Debunking Myths and Misconceptions about Cervical Cancer

The article authors; Nakyomu Damalie (L) and Lilian Nuwabaine Luyima (R)

Recently, while contributing to the cervical cancer awareness month of January by sharing daily sensitization messages about cervical cancer on all social platforms, one of the ladies said “Cervical Cancer is for only women with many sexual partners, so, for us with only one partner, we are safe”.

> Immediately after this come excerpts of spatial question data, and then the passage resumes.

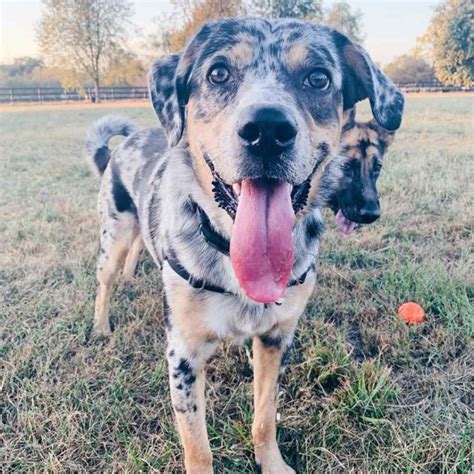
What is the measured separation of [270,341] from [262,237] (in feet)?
2.31

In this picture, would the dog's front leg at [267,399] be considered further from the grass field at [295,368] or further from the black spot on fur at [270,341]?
the grass field at [295,368]

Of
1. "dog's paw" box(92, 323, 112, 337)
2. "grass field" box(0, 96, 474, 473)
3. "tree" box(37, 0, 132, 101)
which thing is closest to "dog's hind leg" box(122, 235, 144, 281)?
"grass field" box(0, 96, 474, 473)

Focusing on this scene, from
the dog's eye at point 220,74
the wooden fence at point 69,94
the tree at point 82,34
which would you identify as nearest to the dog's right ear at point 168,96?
the dog's eye at point 220,74

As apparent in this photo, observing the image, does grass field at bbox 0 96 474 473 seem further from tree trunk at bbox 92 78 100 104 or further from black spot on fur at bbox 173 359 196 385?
tree trunk at bbox 92 78 100 104

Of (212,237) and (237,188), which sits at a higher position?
(237,188)

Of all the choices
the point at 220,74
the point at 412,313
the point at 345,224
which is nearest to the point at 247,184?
the point at 220,74

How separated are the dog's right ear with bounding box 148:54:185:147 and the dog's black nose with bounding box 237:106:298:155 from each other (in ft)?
2.26

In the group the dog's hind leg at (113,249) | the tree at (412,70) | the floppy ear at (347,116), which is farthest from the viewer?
the tree at (412,70)

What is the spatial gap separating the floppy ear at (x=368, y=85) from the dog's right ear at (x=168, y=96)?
89cm

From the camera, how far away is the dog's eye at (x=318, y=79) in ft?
7.37

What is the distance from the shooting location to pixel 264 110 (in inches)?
68.9

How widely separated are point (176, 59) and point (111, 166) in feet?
5.46

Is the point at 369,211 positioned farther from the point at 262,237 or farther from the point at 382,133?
the point at 262,237

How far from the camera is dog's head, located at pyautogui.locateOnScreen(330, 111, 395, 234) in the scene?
3.85m
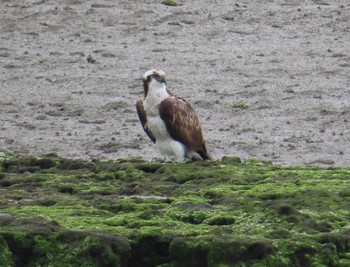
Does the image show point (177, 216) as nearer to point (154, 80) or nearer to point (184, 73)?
point (154, 80)

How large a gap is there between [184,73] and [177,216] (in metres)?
10.9

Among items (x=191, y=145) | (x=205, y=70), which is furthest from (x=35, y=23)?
(x=191, y=145)

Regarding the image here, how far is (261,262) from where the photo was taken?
6.50 metres

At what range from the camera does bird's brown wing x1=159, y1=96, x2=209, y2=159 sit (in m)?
12.3

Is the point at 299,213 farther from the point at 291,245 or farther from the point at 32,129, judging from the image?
the point at 32,129

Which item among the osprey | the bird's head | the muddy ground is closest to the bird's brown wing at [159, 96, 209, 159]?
the osprey

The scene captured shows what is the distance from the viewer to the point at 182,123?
12336mm

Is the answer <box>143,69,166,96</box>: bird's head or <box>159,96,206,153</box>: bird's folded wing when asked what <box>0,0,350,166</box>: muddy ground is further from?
<box>143,69,166,96</box>: bird's head

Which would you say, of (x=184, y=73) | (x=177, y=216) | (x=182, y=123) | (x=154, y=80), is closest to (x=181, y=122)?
(x=182, y=123)

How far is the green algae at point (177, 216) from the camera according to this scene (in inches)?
259

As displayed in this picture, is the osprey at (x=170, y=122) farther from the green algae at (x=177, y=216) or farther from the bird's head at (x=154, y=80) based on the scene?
the green algae at (x=177, y=216)

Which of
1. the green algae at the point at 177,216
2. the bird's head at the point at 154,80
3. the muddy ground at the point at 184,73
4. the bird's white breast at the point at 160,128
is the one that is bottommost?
the muddy ground at the point at 184,73

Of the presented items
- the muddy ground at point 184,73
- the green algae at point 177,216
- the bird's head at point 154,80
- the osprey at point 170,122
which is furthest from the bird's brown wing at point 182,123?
the green algae at point 177,216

Another lady added, “I think cervical cancer runs in the family, and us who don’t have it in our family, we are safe so no need to get screened”. 

As midwives, we watched from a distance and saw the conversations flow in the various groups. However, we noted that the community has a wide range of thoughts, myths, misconceptions and beliefs about cervical cancer.  On 04th Feb 2024, we commemorated World Cancer Day with a global initiative to raise awareness about various forms of cancer.

Here, we collectively stood in solidarity with those battling the cancer disease and acknowledged its impact on individuals, families and communities. It is thus very crucial that we spotlight and give a clarifying lens towards specific challenges such as myths and misconceptions surrounding cervical cancer which continue to influence perceptions and impact preventive measures.

Hence, in this article, we will debunk common myths and give clarity on the misconceptions that usually cause stigma among women and the community at large.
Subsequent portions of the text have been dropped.